TASKS FOR THIS EXERCISE:
a – Answer each question from the interview on sadness and depression below.
(i) In what year did the DSM begin using a checklist of symptoms to define depressive disorder?
(ii) What two chronically stressful conditions are given as examples?
(iii) Which group of people forms the sole exception to the diagnosis ignoring the context of symptoms?
b – Translate into Spanish this sentence from the interview on sadness and depression below: "My work in this area convinced me that many unpleasant emotions and, in particular, sadness stem from normal people’s responses to stressful conditions, not from their having mental disorders."

TEXT SHOWN:
- Opening Delimiter -
OUP: In your introduction you mention that you work in the sociology of stress. Can you explain what it is and how it led you to work on this particular book with Dr. Wakefield?

Allan Horwitz: The sociology of stress is concerned with the impact of stressful life events – such as marital dissolution, unemployment, receiving a diagnosis of a serious physical illness – and of chronically stressful conditions – such as living in poverty or having continuing abusive social relationships – on mental health. One of its basic assumptions is that the reasons for why people become distressed and unhappy lie in their stressful circumstances, as opposed to their internal personality or biological characteristics.

My work in this area convinced me that many unpleasant emotions and, in particular, sadness stem from normal people’s responses to stressful conditions, not from their having mental disorders. In contrast, it seemed as if the mental health professions did not distinguish normal sadness from psychiatric disorders and counted all conditions that reached a severe enough level as signs of disorder. However, dire social circumstances could produce normal sadness as well as major depressive disorder so there is a fundamental need to separate normal from abnormal emotions.

Oup: Your book talks about the Diagnostic and Statistical Manual of Mental Disorders’s definition of depression. Why 9780195313048.jpghas the DSM-III’s definition of depression contributed to the rise in its diagnosis?

Horwitz: Beginning in 1980, the DSM began to use a checklist of symptoms to define depressive disorder. If people had enough symptoms – at least five symptoms that must include either a sad mood or an inability to experience pleasure as well as symptoms such as loss of appetite, sleep difficulties, fatigue and several others. However, with the sole exception of people who develop enough of these symptoms after experiencing bereavement, the diagnosis ignores the context in which such symptoms develop. So, a person who feels sad, loses their appetite, can’t concentrate, etc. for two weeks after experiencing a romantic breakup, the loss of a job, or having a child seriously injured in a car accident is treated as equivalent to someone whose symptoms have no environmental cause or that have persisted for long periods of time. Because the definition encompasses such normal sadness responses, in addition to symptoms that are genuine mental disorders, the apparent rate of depressive disorder has greatly increased in recent decades. In the book we argue that the rising rate of depression is more a result of the changed definition of depression than of the fact that there are actually more people with depressive disorders in recent years.

OUP: How can an individual separate normal anxiety and depression from a disorder that needs to be treated by a doctor?
- Closing Delimiter -
COLLECTED DATA:
- Opening Delimiter -
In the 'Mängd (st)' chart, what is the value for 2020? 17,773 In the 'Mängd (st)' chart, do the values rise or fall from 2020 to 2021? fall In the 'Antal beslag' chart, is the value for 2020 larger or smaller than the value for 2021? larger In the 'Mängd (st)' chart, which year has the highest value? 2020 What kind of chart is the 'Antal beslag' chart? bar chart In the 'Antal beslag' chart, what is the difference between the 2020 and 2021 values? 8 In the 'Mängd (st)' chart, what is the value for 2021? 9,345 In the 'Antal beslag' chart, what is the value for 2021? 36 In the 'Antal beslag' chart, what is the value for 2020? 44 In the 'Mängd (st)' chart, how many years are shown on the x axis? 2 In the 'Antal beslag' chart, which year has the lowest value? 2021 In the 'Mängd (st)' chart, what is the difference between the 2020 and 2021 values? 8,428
- Closing Delimiter -
COMPLETED EXERCISE:
a –
(i) 1980.
(ii) Living in poverty and having continuing abusive social relationships.
(iii) People who develop enough of the symptoms after experiencing bereavement.

b – Mi trabajo en este campo me convenció de que muchas emociones desagradables y, en particular, la tristeza provienen de las respuestas de personas normales ante condiciones estresantes, y no de que padezcan trastornos mentales.